**Records for processing:**
BEGIN
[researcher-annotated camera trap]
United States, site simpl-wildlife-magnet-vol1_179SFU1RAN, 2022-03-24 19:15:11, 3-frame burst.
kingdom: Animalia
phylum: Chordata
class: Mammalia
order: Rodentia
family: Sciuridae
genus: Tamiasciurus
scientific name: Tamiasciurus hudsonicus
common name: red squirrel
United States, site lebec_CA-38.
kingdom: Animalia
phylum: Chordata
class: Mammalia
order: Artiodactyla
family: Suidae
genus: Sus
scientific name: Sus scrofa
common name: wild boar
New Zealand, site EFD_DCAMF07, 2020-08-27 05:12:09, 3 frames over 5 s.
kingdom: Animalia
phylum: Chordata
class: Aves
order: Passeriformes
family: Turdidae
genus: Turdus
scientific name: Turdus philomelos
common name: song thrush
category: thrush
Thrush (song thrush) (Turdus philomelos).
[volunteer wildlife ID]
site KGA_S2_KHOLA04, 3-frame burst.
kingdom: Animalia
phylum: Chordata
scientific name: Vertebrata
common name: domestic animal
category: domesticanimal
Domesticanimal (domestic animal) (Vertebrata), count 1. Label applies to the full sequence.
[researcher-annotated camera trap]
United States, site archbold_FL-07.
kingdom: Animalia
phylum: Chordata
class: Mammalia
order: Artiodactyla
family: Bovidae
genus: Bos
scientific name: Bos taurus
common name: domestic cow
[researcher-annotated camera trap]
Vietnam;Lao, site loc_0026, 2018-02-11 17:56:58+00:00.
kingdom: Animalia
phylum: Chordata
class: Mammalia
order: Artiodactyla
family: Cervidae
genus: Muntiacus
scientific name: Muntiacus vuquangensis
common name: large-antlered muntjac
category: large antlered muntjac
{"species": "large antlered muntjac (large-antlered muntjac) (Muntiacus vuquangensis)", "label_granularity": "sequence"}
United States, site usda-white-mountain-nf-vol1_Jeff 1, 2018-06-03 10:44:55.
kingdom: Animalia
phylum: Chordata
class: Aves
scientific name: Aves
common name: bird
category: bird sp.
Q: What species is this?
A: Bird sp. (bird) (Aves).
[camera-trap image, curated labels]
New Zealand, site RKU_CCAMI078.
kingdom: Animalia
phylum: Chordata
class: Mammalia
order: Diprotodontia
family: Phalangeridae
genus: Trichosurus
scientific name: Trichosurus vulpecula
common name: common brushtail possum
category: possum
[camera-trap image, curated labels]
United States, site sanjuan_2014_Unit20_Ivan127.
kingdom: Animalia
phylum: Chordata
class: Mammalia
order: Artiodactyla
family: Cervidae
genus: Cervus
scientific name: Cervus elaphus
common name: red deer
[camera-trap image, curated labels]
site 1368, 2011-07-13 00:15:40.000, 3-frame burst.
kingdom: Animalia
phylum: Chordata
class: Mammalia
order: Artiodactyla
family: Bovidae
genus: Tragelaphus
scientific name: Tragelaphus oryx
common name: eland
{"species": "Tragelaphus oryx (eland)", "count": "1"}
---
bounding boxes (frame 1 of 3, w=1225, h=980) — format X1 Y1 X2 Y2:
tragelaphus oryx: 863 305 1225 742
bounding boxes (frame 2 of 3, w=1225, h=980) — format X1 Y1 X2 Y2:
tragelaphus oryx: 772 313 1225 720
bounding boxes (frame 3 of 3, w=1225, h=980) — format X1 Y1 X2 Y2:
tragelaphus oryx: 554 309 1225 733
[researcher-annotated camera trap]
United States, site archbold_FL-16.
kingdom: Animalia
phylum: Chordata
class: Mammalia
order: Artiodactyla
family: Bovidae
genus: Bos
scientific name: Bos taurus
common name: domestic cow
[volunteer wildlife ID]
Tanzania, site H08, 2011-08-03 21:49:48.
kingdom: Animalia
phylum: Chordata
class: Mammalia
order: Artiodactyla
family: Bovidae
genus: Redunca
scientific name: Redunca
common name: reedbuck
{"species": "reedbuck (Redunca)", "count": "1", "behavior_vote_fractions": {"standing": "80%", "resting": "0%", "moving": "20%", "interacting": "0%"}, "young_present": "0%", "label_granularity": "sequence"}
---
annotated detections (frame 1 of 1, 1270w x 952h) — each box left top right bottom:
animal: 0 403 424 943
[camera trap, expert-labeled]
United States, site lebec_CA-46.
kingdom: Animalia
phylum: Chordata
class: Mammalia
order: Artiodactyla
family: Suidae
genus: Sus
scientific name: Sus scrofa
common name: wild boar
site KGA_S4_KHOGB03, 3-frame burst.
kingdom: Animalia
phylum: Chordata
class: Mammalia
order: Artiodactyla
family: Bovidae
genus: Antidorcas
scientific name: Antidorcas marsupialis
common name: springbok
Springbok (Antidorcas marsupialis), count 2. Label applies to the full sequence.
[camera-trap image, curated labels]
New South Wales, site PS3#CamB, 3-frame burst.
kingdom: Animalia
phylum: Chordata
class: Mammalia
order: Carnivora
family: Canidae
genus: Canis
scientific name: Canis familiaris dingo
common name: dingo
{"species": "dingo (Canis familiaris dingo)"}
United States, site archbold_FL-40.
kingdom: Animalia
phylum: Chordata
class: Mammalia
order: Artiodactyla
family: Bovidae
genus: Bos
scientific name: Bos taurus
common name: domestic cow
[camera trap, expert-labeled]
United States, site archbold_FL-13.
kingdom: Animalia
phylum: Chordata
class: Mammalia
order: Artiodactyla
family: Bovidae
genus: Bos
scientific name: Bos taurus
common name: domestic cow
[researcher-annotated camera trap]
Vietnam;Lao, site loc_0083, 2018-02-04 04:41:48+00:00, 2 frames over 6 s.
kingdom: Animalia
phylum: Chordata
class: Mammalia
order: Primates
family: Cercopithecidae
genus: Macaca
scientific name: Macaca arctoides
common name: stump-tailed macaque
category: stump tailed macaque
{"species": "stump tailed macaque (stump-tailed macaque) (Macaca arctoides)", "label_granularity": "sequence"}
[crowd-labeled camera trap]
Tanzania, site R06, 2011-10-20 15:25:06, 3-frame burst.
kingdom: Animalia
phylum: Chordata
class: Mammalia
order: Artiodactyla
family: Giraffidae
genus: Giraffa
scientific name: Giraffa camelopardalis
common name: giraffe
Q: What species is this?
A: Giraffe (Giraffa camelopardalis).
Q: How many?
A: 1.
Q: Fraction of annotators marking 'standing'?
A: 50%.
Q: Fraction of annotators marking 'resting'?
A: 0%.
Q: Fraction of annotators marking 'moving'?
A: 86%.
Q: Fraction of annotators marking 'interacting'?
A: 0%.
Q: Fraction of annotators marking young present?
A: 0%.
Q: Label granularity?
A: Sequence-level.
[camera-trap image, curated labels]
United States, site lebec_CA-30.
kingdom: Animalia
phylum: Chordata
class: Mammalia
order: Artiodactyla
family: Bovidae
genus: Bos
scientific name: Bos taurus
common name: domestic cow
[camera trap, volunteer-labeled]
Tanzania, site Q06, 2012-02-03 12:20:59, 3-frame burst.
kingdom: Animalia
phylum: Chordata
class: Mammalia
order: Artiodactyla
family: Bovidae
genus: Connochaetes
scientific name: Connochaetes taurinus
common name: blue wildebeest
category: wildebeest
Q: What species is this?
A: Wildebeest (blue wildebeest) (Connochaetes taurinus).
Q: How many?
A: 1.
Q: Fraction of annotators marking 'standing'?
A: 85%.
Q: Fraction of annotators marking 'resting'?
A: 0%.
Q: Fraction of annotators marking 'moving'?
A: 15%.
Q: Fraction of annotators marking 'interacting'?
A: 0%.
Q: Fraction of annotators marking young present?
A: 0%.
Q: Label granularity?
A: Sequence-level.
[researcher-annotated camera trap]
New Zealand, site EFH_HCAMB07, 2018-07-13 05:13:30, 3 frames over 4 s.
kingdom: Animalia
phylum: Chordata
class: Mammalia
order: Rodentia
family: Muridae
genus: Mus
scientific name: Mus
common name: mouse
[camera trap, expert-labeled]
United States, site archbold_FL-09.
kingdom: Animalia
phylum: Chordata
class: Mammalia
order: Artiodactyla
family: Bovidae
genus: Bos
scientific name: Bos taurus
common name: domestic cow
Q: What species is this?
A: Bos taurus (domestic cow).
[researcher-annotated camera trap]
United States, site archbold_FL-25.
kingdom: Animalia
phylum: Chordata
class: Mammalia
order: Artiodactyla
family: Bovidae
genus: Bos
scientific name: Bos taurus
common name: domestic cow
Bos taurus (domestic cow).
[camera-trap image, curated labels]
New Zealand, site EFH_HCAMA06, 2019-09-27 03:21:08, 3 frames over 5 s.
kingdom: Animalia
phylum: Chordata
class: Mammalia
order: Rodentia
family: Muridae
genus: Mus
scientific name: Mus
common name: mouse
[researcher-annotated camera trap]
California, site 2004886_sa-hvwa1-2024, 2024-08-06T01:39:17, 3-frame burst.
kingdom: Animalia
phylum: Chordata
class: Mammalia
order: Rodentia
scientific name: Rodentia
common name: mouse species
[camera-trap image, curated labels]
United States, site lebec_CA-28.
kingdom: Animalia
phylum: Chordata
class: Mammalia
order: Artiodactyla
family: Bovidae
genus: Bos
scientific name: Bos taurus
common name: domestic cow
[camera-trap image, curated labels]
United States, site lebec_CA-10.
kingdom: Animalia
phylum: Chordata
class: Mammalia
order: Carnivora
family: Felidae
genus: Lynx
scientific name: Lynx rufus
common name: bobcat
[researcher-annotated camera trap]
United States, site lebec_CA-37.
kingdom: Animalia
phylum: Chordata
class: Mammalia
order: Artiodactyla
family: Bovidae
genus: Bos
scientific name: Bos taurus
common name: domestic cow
END
**What you are asked to do:**
Collect from the data above every line that includes "arctoides".

**Final answer:**
scientific name: Macaca arctoides
{"species": "stump tailed macaque (stump-tailed macaque) (Macaca arctoides)", "label_granularity": "sequence"}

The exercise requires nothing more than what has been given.